> Problem details: Give the entries below again with every "photograph" changed to "image" and all other text left as it is.

* * *

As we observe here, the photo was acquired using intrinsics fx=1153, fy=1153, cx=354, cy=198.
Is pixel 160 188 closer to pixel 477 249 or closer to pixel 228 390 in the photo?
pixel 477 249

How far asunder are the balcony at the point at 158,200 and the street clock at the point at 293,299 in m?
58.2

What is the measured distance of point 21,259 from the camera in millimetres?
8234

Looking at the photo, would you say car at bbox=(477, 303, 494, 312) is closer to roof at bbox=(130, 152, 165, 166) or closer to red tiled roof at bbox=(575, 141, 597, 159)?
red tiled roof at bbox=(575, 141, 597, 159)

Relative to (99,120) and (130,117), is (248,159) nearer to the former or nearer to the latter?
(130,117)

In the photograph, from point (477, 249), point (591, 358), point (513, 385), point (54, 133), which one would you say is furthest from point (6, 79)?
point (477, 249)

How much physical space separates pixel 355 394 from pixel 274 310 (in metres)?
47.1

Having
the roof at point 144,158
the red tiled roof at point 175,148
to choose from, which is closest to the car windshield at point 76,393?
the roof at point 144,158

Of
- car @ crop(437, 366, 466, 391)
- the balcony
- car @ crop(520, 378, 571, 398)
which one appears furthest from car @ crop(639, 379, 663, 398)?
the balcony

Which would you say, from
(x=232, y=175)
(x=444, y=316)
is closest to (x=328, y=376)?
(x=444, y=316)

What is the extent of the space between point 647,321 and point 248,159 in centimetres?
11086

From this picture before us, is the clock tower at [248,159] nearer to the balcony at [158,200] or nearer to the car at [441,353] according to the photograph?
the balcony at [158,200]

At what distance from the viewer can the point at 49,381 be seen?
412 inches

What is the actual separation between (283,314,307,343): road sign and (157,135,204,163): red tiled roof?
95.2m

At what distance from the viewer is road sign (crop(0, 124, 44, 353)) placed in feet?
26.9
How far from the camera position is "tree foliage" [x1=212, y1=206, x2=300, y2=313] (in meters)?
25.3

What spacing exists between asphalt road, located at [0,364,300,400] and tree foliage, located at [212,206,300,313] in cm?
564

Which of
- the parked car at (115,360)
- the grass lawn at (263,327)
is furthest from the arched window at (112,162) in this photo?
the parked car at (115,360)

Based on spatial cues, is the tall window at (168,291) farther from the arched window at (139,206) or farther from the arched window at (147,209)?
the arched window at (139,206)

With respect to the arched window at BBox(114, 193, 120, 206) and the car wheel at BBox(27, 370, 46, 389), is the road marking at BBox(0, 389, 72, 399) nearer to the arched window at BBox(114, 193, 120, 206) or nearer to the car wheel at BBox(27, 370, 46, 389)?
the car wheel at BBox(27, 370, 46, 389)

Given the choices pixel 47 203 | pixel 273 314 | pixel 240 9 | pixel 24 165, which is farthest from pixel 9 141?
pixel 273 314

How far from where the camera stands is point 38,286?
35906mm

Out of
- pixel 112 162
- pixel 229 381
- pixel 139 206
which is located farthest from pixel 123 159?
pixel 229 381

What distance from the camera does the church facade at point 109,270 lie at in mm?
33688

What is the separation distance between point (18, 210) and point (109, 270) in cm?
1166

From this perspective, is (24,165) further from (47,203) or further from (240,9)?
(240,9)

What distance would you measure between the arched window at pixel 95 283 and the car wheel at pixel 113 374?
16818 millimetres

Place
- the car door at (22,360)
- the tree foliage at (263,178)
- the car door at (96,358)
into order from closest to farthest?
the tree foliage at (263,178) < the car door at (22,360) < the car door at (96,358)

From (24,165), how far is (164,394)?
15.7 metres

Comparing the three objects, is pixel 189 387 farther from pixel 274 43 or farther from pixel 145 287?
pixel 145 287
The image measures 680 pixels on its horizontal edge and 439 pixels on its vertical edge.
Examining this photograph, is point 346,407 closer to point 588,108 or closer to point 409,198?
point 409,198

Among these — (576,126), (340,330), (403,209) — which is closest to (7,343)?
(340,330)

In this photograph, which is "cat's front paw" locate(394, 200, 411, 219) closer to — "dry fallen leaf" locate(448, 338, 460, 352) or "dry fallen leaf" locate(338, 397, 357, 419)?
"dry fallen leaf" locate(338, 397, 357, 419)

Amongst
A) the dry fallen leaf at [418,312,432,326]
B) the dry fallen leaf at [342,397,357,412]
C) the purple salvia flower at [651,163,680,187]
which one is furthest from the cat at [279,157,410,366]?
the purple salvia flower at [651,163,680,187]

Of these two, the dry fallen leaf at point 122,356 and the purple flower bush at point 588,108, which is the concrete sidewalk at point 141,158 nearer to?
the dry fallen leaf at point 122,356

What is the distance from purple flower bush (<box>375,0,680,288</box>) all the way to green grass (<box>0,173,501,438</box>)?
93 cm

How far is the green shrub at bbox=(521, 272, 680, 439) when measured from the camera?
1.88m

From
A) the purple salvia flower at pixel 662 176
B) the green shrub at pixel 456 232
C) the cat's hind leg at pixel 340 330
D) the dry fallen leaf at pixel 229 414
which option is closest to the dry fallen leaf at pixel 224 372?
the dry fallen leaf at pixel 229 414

* * *

> Solved problem:
As we observe here, the photo was acquired using intrinsics fx=1153, fy=1153, cx=354, cy=198.
Is pixel 160 188 closer to pixel 477 249 or closer to pixel 228 390 in the photo?
pixel 477 249

How far asunder are the balcony at the point at 158,200 and the street clock at the point at 293,299 in m?
58.2

What is the measured distance of point 21,259 from the camera in millimetres?
8234

Looking at the photo, would you say car at bbox=(477, 303, 494, 312) is closer to roof at bbox=(130, 152, 165, 166) or closer to red tiled roof at bbox=(575, 141, 597, 159)?
red tiled roof at bbox=(575, 141, 597, 159)

Relative to (99,120) and (130,117), is (248,159) nearer to the former or nearer to the latter?
(130,117)

In the image, from point (477, 249), point (591, 358), point (513, 385), point (54, 133), which one would you say is furthest from point (6, 79)?
point (477, 249)

How much physical space separates pixel 355 394 from pixel 274 310 (in metres)?
47.1

Having
the roof at point 144,158
the red tiled roof at point 175,148
to choose from, which is closest to the car windshield at point 76,393?
the roof at point 144,158

Of
- car @ crop(437, 366, 466, 391)
- the balcony
- car @ crop(520, 378, 571, 398)
which one appears furthest from car @ crop(639, 379, 663, 398)?
the balcony

Which would you say, from
(x=232, y=175)
(x=444, y=316)
is closest to (x=328, y=376)?
(x=444, y=316)

What is the extent of the space between point 647,321 and point 248,159 in centimetres?
11086

From this picture before us, is the clock tower at [248,159] nearer to the balcony at [158,200] or nearer to the car at [441,353] according to the image?
the balcony at [158,200]

At what distance from the viewer can the point at 49,381 be seen?
412 inches

What is the actual separation between (283,314,307,343): road sign and (157,135,204,163): red tiled roof?
95.2m

At what distance from the viewer is road sign (crop(0, 124, 44, 353)) placed in feet?
26.9
How far from the camera position is "tree foliage" [x1=212, y1=206, x2=300, y2=313] (in meters)?
25.3

What spacing exists between asphalt road, located at [0,364,300,400] and tree foliage, located at [212,206,300,313] in cm?
564

Which of
- the parked car at (115,360)
- the grass lawn at (263,327)
is furthest from the arched window at (112,162) in this photo?
the parked car at (115,360)

Based on spatial cues, is the tall window at (168,291) farther from the arched window at (139,206) or farther from the arched window at (147,209)?
the arched window at (139,206)

With respect to the arched window at BBox(114, 193, 120, 206) and the car wheel at BBox(27, 370, 46, 389), is the road marking at BBox(0, 389, 72, 399) nearer to the arched window at BBox(114, 193, 120, 206) or nearer to the car wheel at BBox(27, 370, 46, 389)?
the car wheel at BBox(27, 370, 46, 389)

Given the choices pixel 47 203 | pixel 273 314 | pixel 240 9 | pixel 24 165, which is farthest from pixel 9 141?
pixel 273 314

How far from where the camera stands is point 38,286?
35906mm

Out of
- pixel 112 162
- pixel 229 381
- pixel 139 206
which is located farthest from pixel 123 159?
pixel 229 381

What distance from the camera does the church facade at point 109,270 lie at in mm?
33688

What is the separation distance between point (18, 210) and point (109, 270) in cm?
1166

From this perspective, is (24,165) further from (47,203) or further from (240,9)?
(240,9)

What distance would you measure between the arched window at pixel 95 283 and the car wheel at pixel 113 374?
16818 millimetres

Place
- the car door at (22,360)
- the tree foliage at (263,178)
- the car door at (96,358)
into order from closest to farthest?
the tree foliage at (263,178) < the car door at (22,360) < the car door at (96,358)

From (24,165), how far is (164,394)?
15.7 metres

Comparing the three objects, is pixel 189 387 farther from pixel 274 43 or farther from pixel 145 287?
pixel 145 287
The image measures 680 pixels on its horizontal edge and 439 pixels on its vertical edge.
Examining this image, is point 346,407 closer to point 588,108 or closer to point 409,198?
point 409,198

Among these — (576,126), (340,330), (403,209) — which is closest to (7,343)?
(340,330)

In this image, which is "cat's front paw" locate(394, 200, 411, 219) closer to — "dry fallen leaf" locate(448, 338, 460, 352) or "dry fallen leaf" locate(338, 397, 357, 419)?
"dry fallen leaf" locate(338, 397, 357, 419)

Amongst
A) the dry fallen leaf at [418,312,432,326]
B) the dry fallen leaf at [342,397,357,412]
C) the purple salvia flower at [651,163,680,187]
which one is furthest from the cat at [279,157,410,366]?
the purple salvia flower at [651,163,680,187]

Of these two, the dry fallen leaf at point 122,356 and the purple flower bush at point 588,108, which is the concrete sidewalk at point 141,158 nearer to?
the dry fallen leaf at point 122,356

What is the distance from purple flower bush (<box>375,0,680,288</box>) all the way to green grass (<box>0,173,501,438</box>)?
93 cm

How far is the green shrub at bbox=(521, 272, 680, 439) when measured from the camera?
1.88m

From
A) the purple salvia flower at pixel 662 176
B) the green shrub at pixel 456 232
C) the cat's hind leg at pixel 340 330
D) the dry fallen leaf at pixel 229 414
which option is closest to the dry fallen leaf at pixel 224 372?
the dry fallen leaf at pixel 229 414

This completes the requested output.